_What is needed_: Please print every record below exactly as it appears, but leave out the pictures.

......

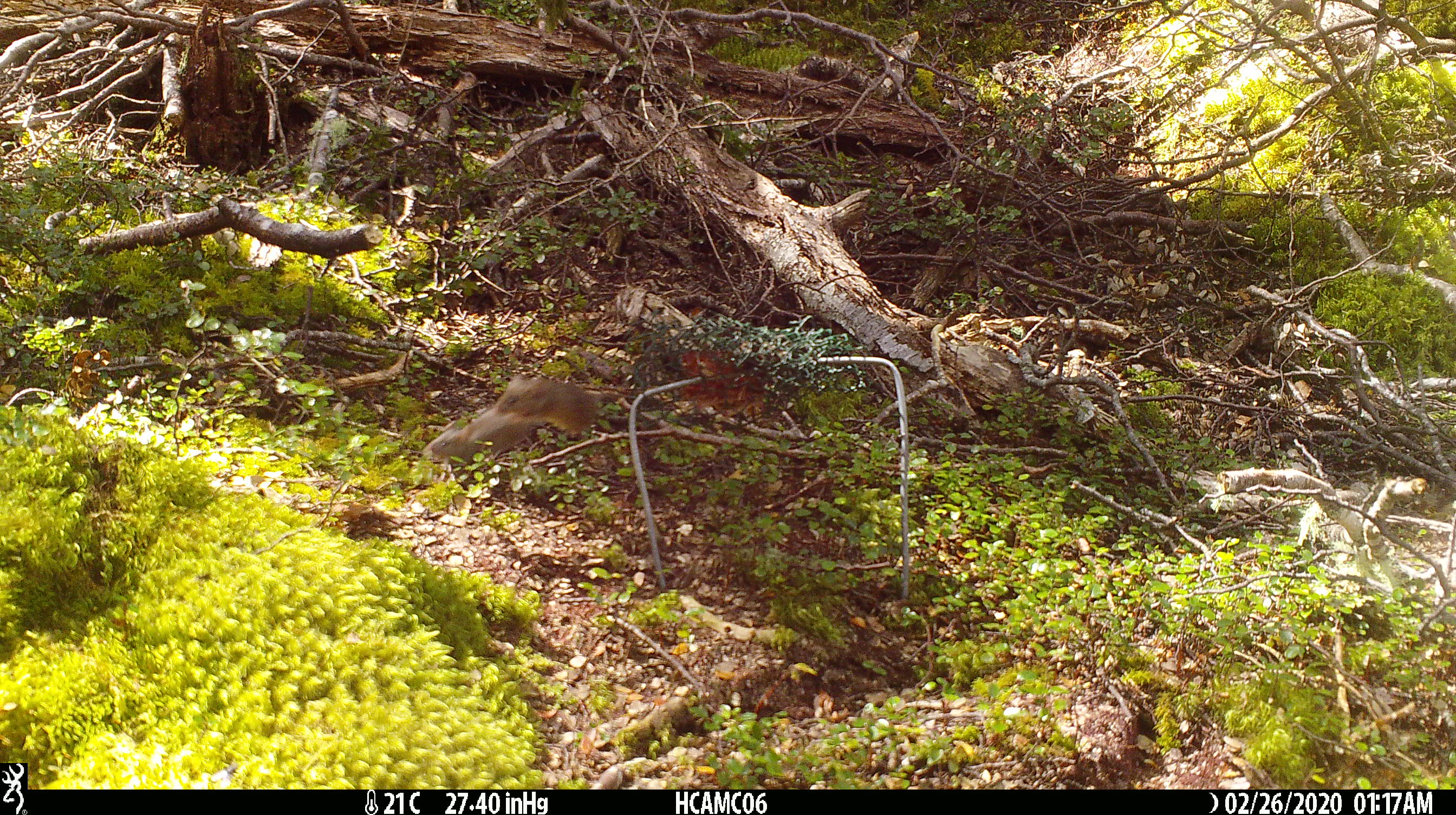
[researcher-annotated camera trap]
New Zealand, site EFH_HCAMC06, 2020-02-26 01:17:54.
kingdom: Animalia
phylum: Chordata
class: Mammalia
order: Rodentia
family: Muridae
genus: Mus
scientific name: Mus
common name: mouse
Mouse (Mus).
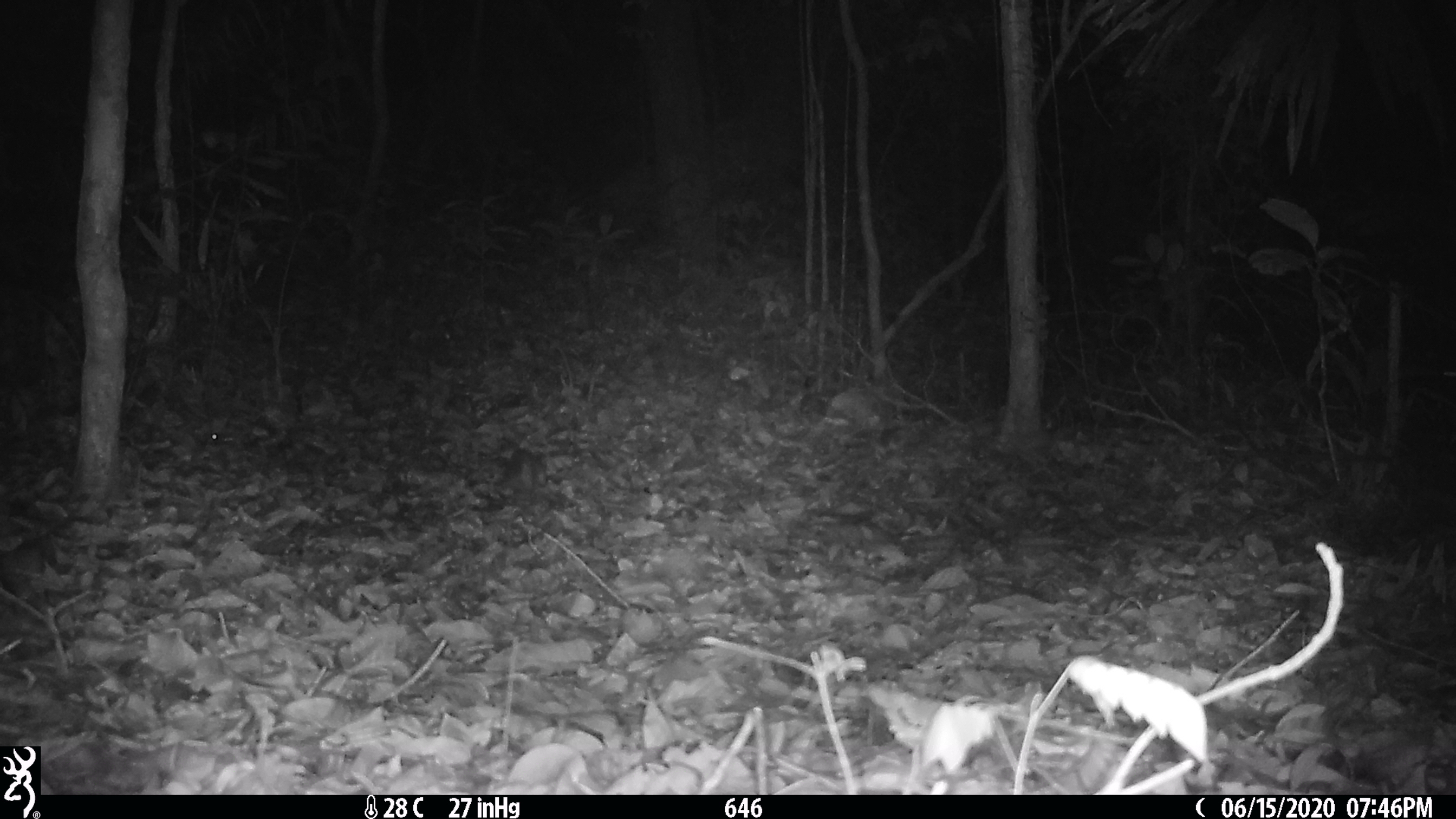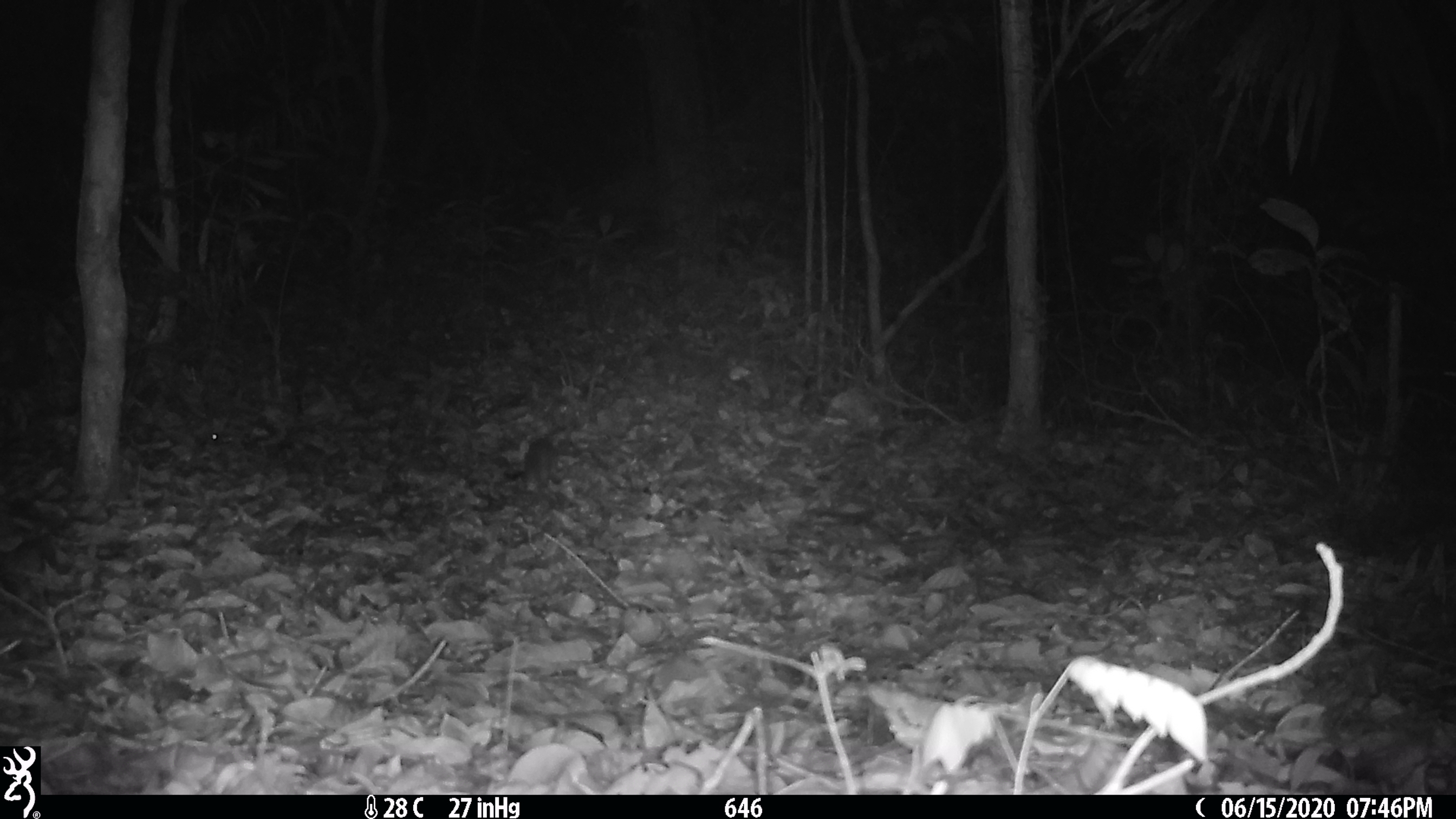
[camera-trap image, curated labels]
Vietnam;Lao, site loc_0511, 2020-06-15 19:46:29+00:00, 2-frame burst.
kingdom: Animalia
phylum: Chordata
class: Mammalia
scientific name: Mammalia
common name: mammal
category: unidentified small mammal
Unidentified small mammal (mammal) (Mammalia). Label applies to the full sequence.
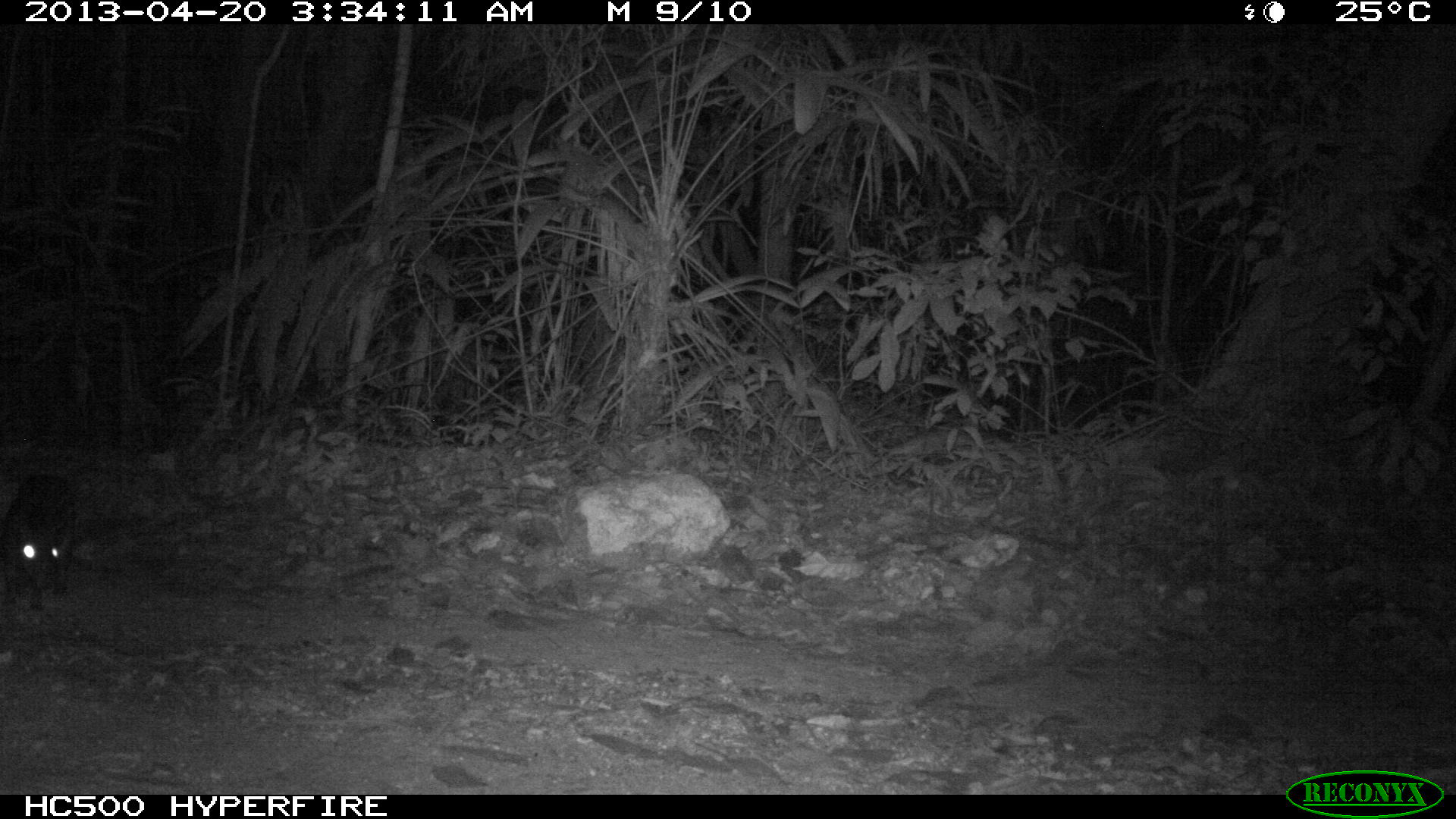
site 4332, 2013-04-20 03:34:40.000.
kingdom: Animalia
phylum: Chordata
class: Mammalia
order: Rodentia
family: Cuniculidae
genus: Cuniculus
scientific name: Cuniculus paca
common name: lowland paca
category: agouti paca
Agouti paca (lowland paca) (Cuniculus paca), count 1.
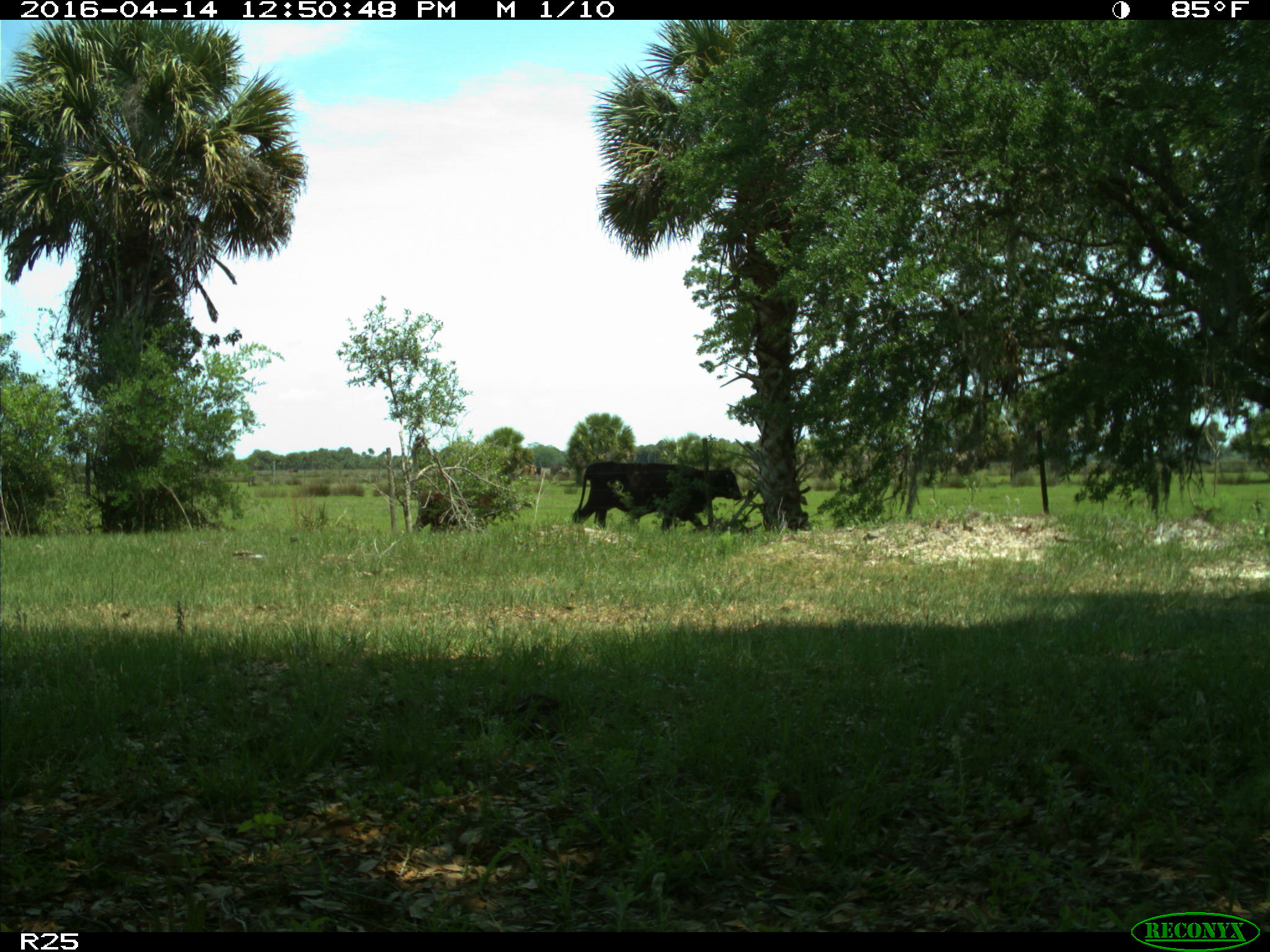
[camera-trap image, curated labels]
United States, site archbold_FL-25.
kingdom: Animalia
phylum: Chordata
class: Mammalia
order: Artiodactyla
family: Bovidae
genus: Bos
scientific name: Bos taurus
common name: domestic cow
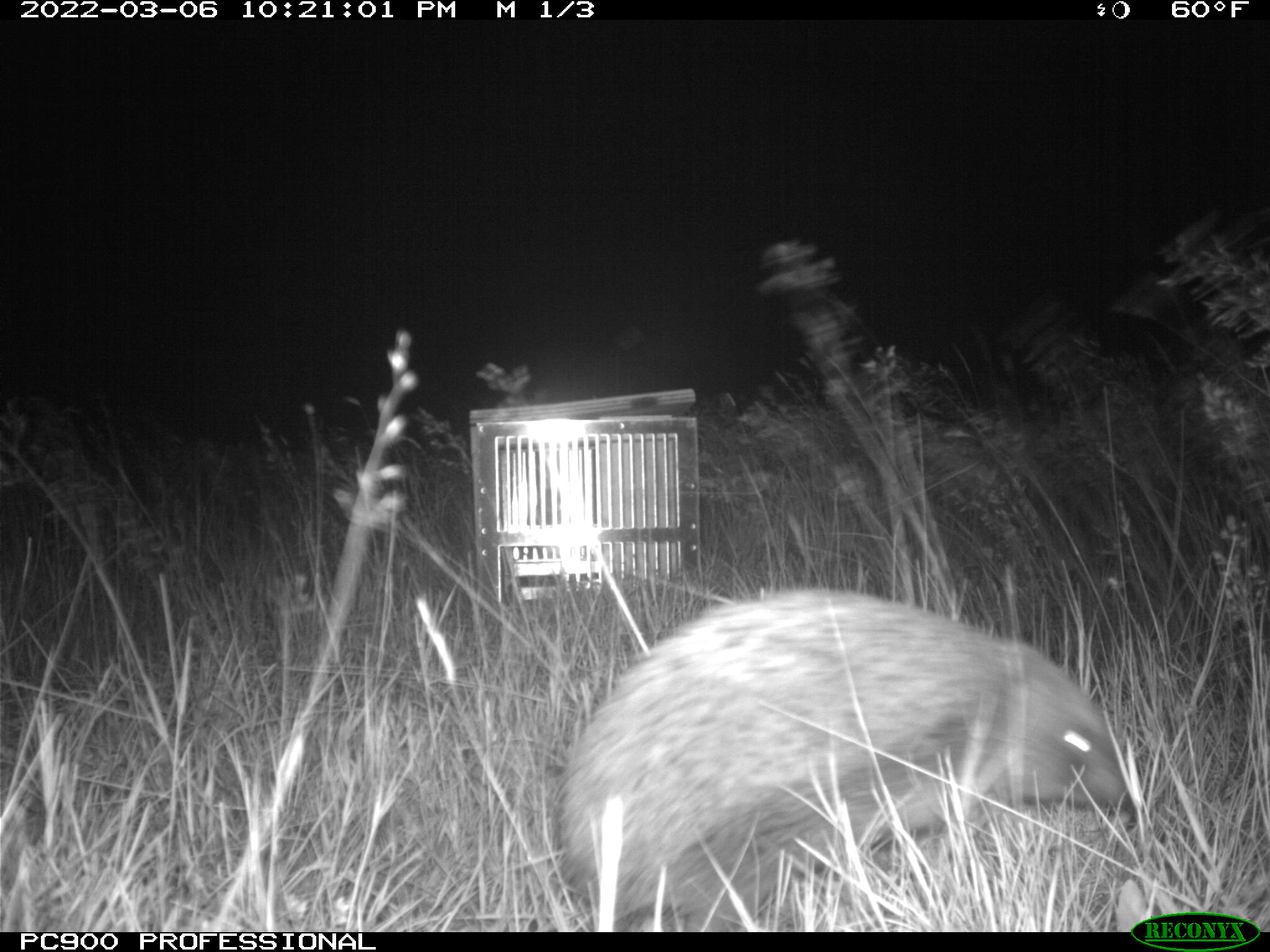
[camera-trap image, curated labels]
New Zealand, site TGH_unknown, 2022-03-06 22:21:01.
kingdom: Animalia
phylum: Chordata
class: Mammalia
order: Eulipotyphla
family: Erinaceidae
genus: Erinaceus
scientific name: Erinaceus europaeus europaeus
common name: european hedgehog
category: hedgehog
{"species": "hedgehog (european hedgehog) (Erinaceus europaeus europaeus)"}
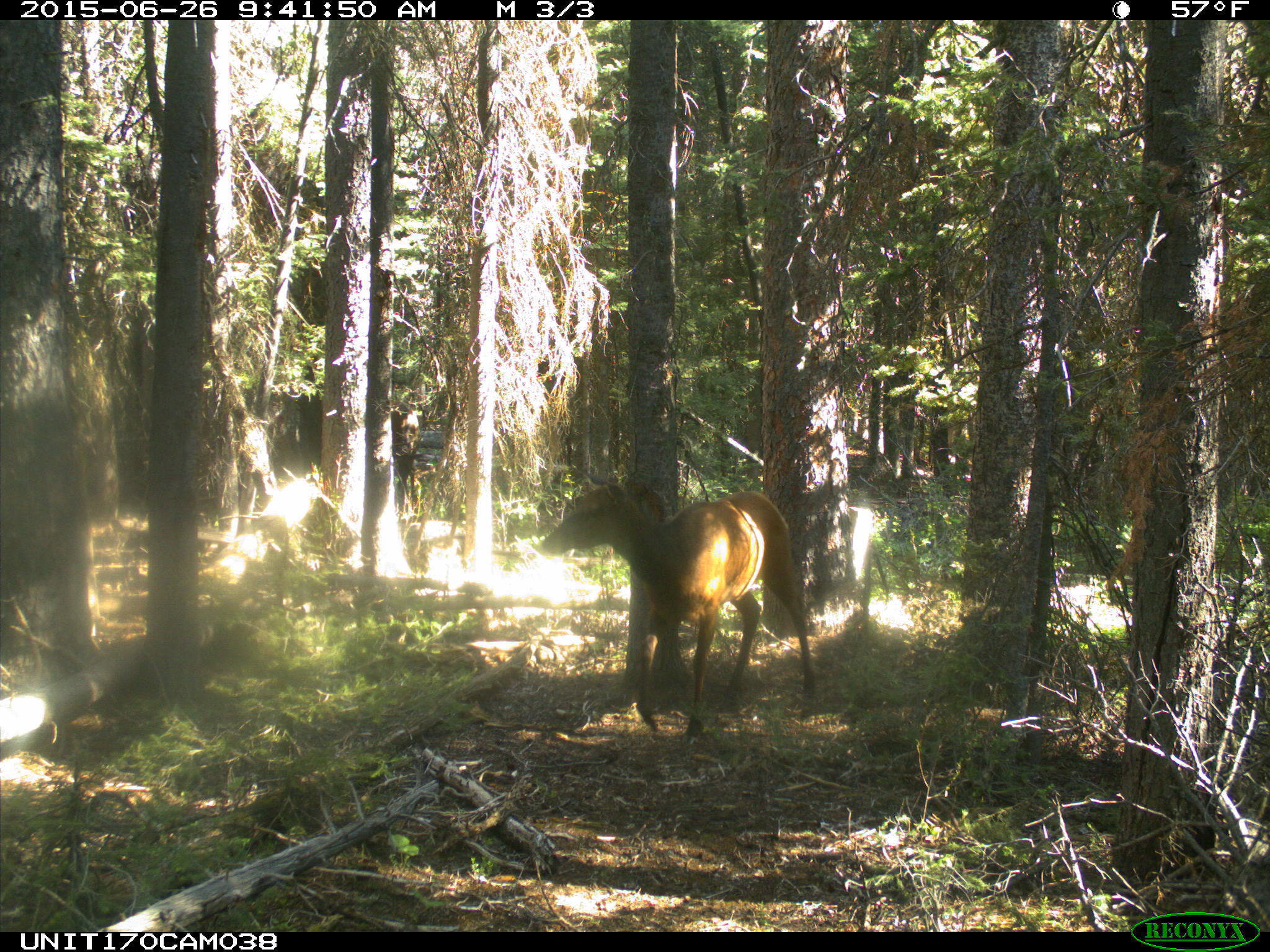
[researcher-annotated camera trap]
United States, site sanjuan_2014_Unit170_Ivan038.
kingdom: Animalia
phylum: Chordata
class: Mammalia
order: Artiodactyla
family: Cervidae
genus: Cervus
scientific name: Cervus elaphus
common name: red deer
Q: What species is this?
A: Cervus elaphus (red deer).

......

_Response area_:
[researcher-annotated camera trap]
New Zealand, site EFH_HCAMC06, 2020-02-26 01:17:54.
kingdom: Animalia
phylum: Chordata
class: Mammalia
order: Rodentia
family: Muridae
genus: Mus
scientific name: Mus
common name: mouse
Mouse (Mus).
[camera-trap image, curated labels]
Vietnam;Lao, site loc_0511, 2020-06-15 19:46:29+00:00, 2-frame burst.
kingdom: Animalia
phylum: Chordata
class: Mammalia
scientific name: Mammalia
common name: mammal
category: unidentified small mammal
Unidentified small mammal (mammal) (Mammalia). Label applies to the full sequence.
site 4332, 2013-04-20 03:34:40.000.
kingdom: Animalia
phylum: Chordata
class: Mammalia
order: Rodentia
family: Cuniculidae
genus: Cuniculus
scientific name: Cuniculus paca
common name: lowland paca
category: agouti paca
Agouti paca (lowland paca) (Cuniculus paca), count 1.
[camera-trap image, curated labels]
United States, site archbold_FL-25.
kingdom: Animalia
phylum: Chordata
class: Mammalia
order: Artiodactyla
family: Bovidae
genus: Bos
scientific name: Bos taurus
common name: domestic cow
[camera-trap image, curated labels]
New Zealand, site TGH_unknown, 2022-03-06 22:21:01.
kingdom: Animalia
phylum: Chordata
class: Mammalia
order: Eulipotyphla
family: Erinaceidae
genus: Erinaceus
scientific name: Erinaceus europaeus europaeus
common name: european hedgehog
category: hedgehog
{"species": "hedgehog (european hedgehog) (Erinaceus europaeus europaeus)"}
[researcher-annotated camera trap]
United States, site sanjuan_2014_Unit170_Ivan038.
kingdom: Animalia
phylum: Chordata
class: Mammalia
order: Artiodactyla
family: Cervidae
genus: Cervus
scientific name: Cervus elaphus
common name: red deer
Q: What species is this?
A: Cervus elaphus (red deer).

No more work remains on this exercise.